Exercise requirements: In the passage on thermally conductive polymers, what thermal conductivity was measured for ultradrawn crystalline nanofibers in the alignment direction?

Text under study:
==*==
Effective thermal management in applications such as batteries, automobile cooling systems, and high–power density electronic devices, where heat accumulation can have deleterious effects, is critically important to ensure system performance and reliability and to enhance lifetime. Despite their poor thermal conductivity (κ), various advantages, including light weight, low cost, and easy processability, make polymers the material of choice for several heat-intensive applications such as electronic chip encapsulation, cell phone casing, and LED (light-emitting diode) housing. These existing applications, along with emerging technologies such as flexible electronics, for which the requirements on flexibility and light weight cannot be met by most conventional thermal management materials (metals and ceramics), put greater technological incentives on developing thermally conductive polymers.

Blending with high-κ fillers such as metal or ceramic particles, carbon nanotubes (CNTs), or graphene flakes is the most commonly used method to enhance polymers’ thermal conductivity (1). However, the large volume fraction of fillers required to achieve appreciable enhancement in κ often leads to undesired optical or electrical properties, increased weight, high cost [for example, ~$1000/kg for CNT versus ~$2/kg for poly(methyl methacrylate)], or loss of the easy processability generally associated with polymers.

In contrast to low κ in bulk samples, constituent individual polymer chains are believed to have large κ. The thermal conductivity of a single polymer chain, in which the elastic disorder (2) between intrachain covalent and interchain van der Waals bonds is absent, was calculated to be as large as few hundreds of watts per meter per kelvin (3). Ultradrawn crystalline nanofibers with aligned polymer chains were measured to have κ of more than 100 W m−1 K−1 in the alignment direction (4). The large thermal conductivities of single- or few-chain fibers can be retained in amorphous polymers in the direction of chain orientation (5, 6), along which heat propagation occurs predominantly through intrachain transport. Singh et al. (7) reported a significant increase in κ in amorphous polythiophene fabricated via a nanotemplate-assisted electrochemical method that allows polythiophene chains to be oriented in the vertical direction. Thermal conductivity greater than 2 W m−1 K−1 has been similarly reported for covalently grafted poly(3-methyl thiophene) brushes. Covalent grafting led to enhanced chain alignment as well as reduced energetic and positional disorder in these surface-grafted films (8). These high thermal conductivities reported in polymers with extended chain conformation stand in contrast to surface-grown polymer brushes (9) and polymer films under high pressure (10), in which the coiled conformation of polymer chains likely remained and enhancement in κ was found to be relatively moderate. However, these approaches either limit the orientation of chain extension to a certain direction or pose challenges in terms of scaling up the nanoscale films for practical applications. Therefore, it is desirable to achieve high κ in both in- and out-of-plane directions in bulk amorphous polymers using common fabrication processes.
==*==
Extracted data:
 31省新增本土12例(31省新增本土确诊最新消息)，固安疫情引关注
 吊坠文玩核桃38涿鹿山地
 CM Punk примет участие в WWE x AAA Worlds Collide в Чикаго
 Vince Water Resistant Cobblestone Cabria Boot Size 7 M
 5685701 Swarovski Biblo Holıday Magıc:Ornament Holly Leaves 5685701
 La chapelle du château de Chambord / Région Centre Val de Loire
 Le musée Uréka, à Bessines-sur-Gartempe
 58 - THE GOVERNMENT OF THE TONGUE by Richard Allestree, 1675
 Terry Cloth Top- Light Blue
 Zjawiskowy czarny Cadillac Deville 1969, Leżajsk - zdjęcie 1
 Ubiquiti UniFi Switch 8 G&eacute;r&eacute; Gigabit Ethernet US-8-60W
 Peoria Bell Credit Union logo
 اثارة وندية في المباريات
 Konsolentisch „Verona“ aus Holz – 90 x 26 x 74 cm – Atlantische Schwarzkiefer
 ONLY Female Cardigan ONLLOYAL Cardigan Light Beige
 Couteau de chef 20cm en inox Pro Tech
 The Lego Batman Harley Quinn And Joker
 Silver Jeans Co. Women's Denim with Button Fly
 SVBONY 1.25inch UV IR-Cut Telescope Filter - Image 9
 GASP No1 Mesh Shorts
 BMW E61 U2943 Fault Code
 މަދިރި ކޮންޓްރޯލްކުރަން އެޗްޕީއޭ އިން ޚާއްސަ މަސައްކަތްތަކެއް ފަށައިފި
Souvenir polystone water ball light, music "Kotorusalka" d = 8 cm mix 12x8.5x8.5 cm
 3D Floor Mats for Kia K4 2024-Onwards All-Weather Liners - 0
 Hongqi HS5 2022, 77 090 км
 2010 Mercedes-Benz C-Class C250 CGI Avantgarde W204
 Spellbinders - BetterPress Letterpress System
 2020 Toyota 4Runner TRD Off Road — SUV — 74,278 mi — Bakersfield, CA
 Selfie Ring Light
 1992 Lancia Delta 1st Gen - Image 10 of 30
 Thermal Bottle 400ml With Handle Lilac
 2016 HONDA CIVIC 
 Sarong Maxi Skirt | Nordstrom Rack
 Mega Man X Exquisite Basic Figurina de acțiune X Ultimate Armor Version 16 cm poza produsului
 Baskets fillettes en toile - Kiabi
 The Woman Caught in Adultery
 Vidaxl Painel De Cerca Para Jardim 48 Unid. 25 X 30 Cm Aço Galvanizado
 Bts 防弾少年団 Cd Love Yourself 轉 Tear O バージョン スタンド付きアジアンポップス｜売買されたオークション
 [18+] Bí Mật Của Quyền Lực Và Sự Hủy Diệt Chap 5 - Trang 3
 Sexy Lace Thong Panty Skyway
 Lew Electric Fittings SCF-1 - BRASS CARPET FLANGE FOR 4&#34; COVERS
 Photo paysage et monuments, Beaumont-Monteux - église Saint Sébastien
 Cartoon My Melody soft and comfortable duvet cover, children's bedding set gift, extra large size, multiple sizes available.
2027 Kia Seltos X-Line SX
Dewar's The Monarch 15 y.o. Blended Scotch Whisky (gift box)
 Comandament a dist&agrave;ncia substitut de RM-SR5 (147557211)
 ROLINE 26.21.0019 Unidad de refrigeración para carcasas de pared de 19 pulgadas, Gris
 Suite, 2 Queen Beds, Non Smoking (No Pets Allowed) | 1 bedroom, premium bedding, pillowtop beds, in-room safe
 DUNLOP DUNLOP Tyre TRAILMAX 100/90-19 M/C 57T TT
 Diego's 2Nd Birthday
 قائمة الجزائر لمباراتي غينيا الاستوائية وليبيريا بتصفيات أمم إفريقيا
==*==
Result below: More than 100 W m−1 K−1.